Spatial reasoning question data
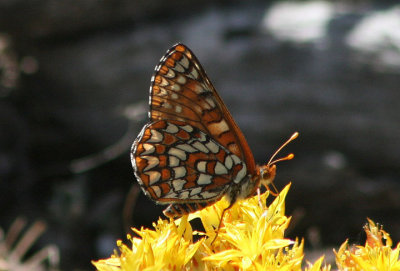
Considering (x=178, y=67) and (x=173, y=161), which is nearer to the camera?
(x=178, y=67)

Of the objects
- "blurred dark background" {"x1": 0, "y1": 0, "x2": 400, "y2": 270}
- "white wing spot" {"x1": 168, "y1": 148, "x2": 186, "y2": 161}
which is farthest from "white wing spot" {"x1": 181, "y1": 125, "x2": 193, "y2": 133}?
"blurred dark background" {"x1": 0, "y1": 0, "x2": 400, "y2": 270}

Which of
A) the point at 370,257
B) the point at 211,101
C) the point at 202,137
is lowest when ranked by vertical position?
the point at 370,257

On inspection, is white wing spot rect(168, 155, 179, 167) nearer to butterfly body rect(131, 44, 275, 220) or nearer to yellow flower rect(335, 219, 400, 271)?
butterfly body rect(131, 44, 275, 220)

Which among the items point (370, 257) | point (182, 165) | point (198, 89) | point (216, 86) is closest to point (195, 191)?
point (182, 165)

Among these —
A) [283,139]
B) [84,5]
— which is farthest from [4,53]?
[283,139]

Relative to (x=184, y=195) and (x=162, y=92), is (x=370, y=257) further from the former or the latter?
(x=162, y=92)
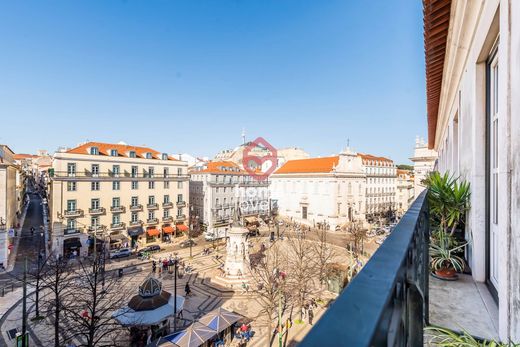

== EXERCISE TASK ==
Copy the rows word for word, beginning with the line that contains "Among these —" and continuing through the end of the rows, both ends included. Leave out the pictures.

== EXERCISE ANSWER ==
Among these —
A) [283,139]
B) [84,5]
— which is farthest from [4,53]?
[283,139]

Relative to (x=184, y=195) and (x=162, y=92), is (x=370, y=257) further from the former or the latter?
(x=162, y=92)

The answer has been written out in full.